Rewrite the rows from the line with "By looking at" through the end of the rows, putting "more distant" wherever "farther" appears and changing nothing else.

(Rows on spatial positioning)
● ● ● ● ●

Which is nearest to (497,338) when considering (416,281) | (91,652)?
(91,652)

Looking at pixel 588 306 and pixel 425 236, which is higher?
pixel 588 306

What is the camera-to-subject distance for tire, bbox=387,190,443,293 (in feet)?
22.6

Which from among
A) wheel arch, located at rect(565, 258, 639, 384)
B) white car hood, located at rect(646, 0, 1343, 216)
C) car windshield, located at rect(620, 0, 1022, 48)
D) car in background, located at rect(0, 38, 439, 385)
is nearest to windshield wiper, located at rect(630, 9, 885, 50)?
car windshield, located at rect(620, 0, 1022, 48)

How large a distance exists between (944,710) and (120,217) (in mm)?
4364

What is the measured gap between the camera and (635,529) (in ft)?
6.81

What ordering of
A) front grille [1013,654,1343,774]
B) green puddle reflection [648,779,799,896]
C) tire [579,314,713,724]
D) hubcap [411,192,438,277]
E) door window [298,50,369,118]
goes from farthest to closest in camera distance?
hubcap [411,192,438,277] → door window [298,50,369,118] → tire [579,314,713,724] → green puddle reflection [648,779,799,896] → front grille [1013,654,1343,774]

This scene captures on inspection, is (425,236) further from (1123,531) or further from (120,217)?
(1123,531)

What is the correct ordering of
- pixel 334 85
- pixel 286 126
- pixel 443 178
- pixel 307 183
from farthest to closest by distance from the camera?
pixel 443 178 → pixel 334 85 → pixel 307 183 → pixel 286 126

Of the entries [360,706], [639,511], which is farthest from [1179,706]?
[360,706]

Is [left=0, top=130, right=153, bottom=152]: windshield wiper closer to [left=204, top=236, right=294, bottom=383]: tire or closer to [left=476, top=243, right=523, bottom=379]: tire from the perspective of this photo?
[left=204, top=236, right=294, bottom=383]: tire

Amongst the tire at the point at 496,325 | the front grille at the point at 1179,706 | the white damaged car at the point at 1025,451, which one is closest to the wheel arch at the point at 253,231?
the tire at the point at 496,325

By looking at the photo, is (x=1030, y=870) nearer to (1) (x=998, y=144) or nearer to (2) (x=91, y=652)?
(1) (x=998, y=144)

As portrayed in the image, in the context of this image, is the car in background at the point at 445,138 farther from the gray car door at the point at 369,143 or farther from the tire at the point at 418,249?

● ● ● ● ●

* Worked answer *
By looking at the photo, is (x=1030, y=870) nearer to (1) (x=998, y=144) or nearer to (2) (x=91, y=652)?
(1) (x=998, y=144)

As portrayed in the image, in the context of this image, is the car in background at the point at 445,138 more distant from the gray car door at the point at 369,143 or more distant from the tire at the point at 418,249?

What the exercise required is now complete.